Cross-border investment in the Asia Pacific (APAC) region rose 125% year on year in the final quarter of last year.
Research by CBRE found that the region’s office sector was the main focus for investors as cross-border investment in the last three months topped $10.2bn (€9.1bn).
CBRE said total turnover in the quarter was $30.8bn.
Strong investment activity by institutional investors and newly-raised property funds contributed to the boost in investment, the advisory firm said.
Japan and Australia saw the most investment, with strong growth in New Zealand due to an increase in institutional acquisitions.
Investment in China was driven by softer asking prices, CBRE said.
Henry Chin, CBRE head of research for Asia Pacific, said investment in China and India had improved as a consequence of economic growth in the two countries, including ”liberalising interest rates in the former, and more measures being put in place by the government to boost foreign direct investment in the latter”.
Chin said CBRE expects ”another solid performance for investment activities in APAC, driven by strong investor appetite and adequate debt financing”.
”Continued economic growth, alongside favourable demographic and wealth factors, will continue to drive APAC’s real estate fundamentals, while the recent steep decline in energy prices has reduced the pressure for short-term interest rate hikes, further supporting the regional real estate market,” Chin said.

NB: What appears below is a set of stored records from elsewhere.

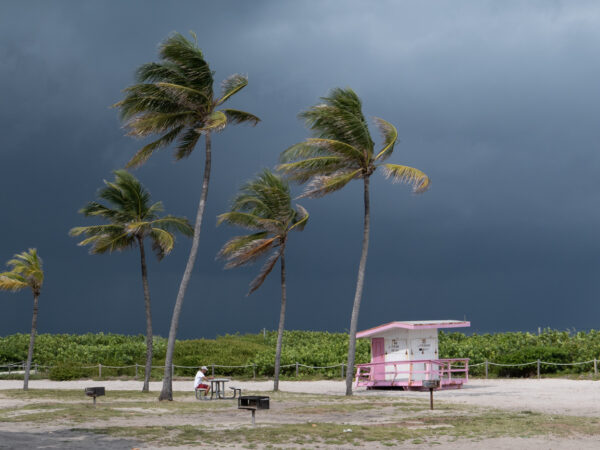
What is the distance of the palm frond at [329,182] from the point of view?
25.8 meters

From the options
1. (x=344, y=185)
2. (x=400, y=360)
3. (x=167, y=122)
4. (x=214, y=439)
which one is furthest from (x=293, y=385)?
(x=214, y=439)

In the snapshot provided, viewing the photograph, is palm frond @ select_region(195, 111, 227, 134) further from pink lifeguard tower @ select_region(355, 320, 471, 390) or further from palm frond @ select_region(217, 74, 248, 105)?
pink lifeguard tower @ select_region(355, 320, 471, 390)

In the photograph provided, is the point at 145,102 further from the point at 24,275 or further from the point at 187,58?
the point at 24,275

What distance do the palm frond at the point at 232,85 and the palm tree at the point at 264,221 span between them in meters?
4.32

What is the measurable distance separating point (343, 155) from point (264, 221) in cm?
434

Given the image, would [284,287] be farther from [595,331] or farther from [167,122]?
[595,331]

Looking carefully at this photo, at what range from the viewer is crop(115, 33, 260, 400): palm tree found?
23906 mm

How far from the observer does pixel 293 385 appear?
33062 millimetres

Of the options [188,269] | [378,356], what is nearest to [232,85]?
[188,269]

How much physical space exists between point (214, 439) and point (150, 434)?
1459mm

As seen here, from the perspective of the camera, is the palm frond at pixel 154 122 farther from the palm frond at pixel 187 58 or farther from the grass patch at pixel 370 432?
the grass patch at pixel 370 432

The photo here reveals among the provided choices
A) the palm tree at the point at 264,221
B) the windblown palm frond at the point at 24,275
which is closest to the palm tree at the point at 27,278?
the windblown palm frond at the point at 24,275

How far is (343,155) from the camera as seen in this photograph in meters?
25.9

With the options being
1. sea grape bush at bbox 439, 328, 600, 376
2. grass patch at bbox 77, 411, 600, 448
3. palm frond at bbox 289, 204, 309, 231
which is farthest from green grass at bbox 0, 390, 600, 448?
sea grape bush at bbox 439, 328, 600, 376
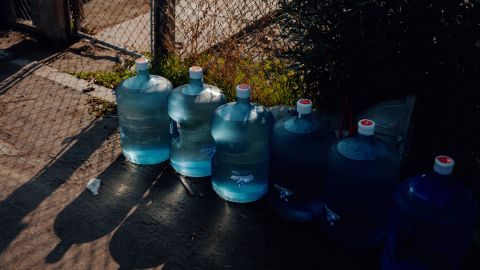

South Korea saw the most significant decrease quarter-on-quarter, due to the distorting effects of the previous quarter’s largest-ever commercial real estate transaction in Asia Pacific—a $10bn acquisition of the KEPCO headquarters in Seoul by Hyundai Motor Company and KIA Motors.
CBRE said logistics continues to be a “hot sector”, with new logistics supply this year expected to be 50% higher than the five-year historical average.